Insomma, il diritto internazionale è di fronte a qualcosa che non aveva previsto: un posto né totalmente sottoposto a occupazione né completamente sovrano. Tipicamente una situazione nella quale si esalta il ruolo della politica. Ma è l’altro argomento usato dall’Olp (non da Hamas, che rivendica come propria vittoria il ritiro e non riconosce gli accordi di Oslo) che traduce una questione di diritto internazionale in questione politica: secondo gli accordi di Oslo del 1993, Gaza e Cisgiordania sono considerati come un tutt’uno. Dunque devono avere lo stesso status. Non a caso Sharon è stato insultato come “l’Herzl dei palestinesi” dai suoi oppositori interni al Likud, contrari al ritiro e alle sue implicazioni. Nel partito si è aperta così una fase di contestazione al premier guidata dall’ex ministro delle finanze Netanyahu che potrebbe sfociare questo fine settimana nell’accettazione da parte del comitato centrale della sua richiesta di anticipare le primarie per l’indicazione del nuovo candidato premier.
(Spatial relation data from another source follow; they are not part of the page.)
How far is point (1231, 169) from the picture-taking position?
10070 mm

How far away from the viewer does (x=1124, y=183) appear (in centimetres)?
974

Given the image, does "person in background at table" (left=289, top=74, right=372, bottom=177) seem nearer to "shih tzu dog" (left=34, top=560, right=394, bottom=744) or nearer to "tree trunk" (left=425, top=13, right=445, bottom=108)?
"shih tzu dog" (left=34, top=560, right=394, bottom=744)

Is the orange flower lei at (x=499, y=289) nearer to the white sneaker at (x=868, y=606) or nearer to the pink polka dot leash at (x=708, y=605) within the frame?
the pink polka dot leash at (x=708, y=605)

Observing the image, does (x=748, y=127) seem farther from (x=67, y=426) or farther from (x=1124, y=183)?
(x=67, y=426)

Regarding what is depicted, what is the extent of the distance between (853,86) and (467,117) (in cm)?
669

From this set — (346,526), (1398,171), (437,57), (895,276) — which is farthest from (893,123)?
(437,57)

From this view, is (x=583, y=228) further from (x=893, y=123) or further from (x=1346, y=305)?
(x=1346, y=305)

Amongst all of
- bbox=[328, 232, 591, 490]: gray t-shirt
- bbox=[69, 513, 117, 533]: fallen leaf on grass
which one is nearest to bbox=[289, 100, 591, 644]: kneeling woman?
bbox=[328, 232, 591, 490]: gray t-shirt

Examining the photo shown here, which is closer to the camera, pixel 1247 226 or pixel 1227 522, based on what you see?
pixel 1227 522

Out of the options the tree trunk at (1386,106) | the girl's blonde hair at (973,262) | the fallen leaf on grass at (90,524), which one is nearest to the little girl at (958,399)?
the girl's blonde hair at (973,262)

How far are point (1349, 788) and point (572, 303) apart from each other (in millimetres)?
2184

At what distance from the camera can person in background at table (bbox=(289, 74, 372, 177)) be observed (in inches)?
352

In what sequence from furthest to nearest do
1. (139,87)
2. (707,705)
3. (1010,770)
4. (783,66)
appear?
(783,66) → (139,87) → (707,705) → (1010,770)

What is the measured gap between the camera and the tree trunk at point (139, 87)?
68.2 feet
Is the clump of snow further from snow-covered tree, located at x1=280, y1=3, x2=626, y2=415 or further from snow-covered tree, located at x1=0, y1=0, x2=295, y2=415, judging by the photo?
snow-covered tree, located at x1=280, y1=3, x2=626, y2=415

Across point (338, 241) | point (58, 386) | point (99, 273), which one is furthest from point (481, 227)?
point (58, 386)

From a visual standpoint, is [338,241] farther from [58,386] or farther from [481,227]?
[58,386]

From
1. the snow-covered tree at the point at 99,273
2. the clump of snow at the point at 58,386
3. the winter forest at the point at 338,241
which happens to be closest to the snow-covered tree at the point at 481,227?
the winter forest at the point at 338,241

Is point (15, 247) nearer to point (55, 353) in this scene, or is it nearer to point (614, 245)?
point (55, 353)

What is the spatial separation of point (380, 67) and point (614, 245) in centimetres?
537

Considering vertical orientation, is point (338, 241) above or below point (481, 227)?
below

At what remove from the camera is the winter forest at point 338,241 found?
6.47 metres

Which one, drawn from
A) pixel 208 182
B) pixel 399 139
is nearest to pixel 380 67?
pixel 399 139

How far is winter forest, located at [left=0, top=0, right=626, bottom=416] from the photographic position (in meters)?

Se lunedì sera dovesse vincere Netanyahu, Sharon è probabilmente pronto a fondare un nuovo partito più centrista, facendo definitivamente deflagrare il Likud: potrebbe avere al suo fianco l’ex capo dello Shin Bet Avi Dichter, il “tagliatore di teste” della seconda intifada. Una coppia dotata di tutte le credenziali per resistere a destra e guardare al centro, anche se nella politica israeliana ogni tentativo di muoversi verso il centro fondando un nuovo partito e lasciando il vecchio si è sempre risolto in un fallimento (Ben Gurion docet). Ma oggi tutti fanno i conti con un ritiro da Gaza che sempre più sta diventando un evento periodizzante per la storia d’Israele e della Palestina. E che può dunque mettere in moto anche altri processi politici. Per esempio ha già permesso a Pakistan e Israele di far uscire allo scoperto le loro relazioni bilaterali, con la recente stretta di mano tra Sharon e Musharraf che spinge Israele verso l’Asia e lontano dall’Europa: un fatto temuto dai suoi nemici, che non potrebbero poi più concettualizzarlo come “estraneo al contesto”. In più, Re Abdallah di Giordania ha potuto annunciare la sua prima visita in Israele, e il Bahrain ha affermato di non voler più rispettare l’embargo contro Israele. Ma in definitiva tutto dipende da se e come verrà risolta la questione palestinese. Per questo lo status di Gaza può essere rivelatore. Se Israele avrà la forza di assumersi le sue responsabilità anche verso il passato e di guardare così al futuro, non occulterà il legame tra Gaza e Cisgiordania. Se invece se ne laverà le mani, ciò significherà che da un “Gaza first” si andrà verso un “Gaza only”. Forse per molto tempo. Sharon alla fine si ritirerà nel suo ranch nel Negev. E il mini territorio di Gaza più che a uno stato islamico integralista in definitiva assomiglierà a Medellin, ma distante solo qualche chilometro da Tel Aviv (al 22 settembre 2005 sono morti in Iraq 1910 soldati Usa).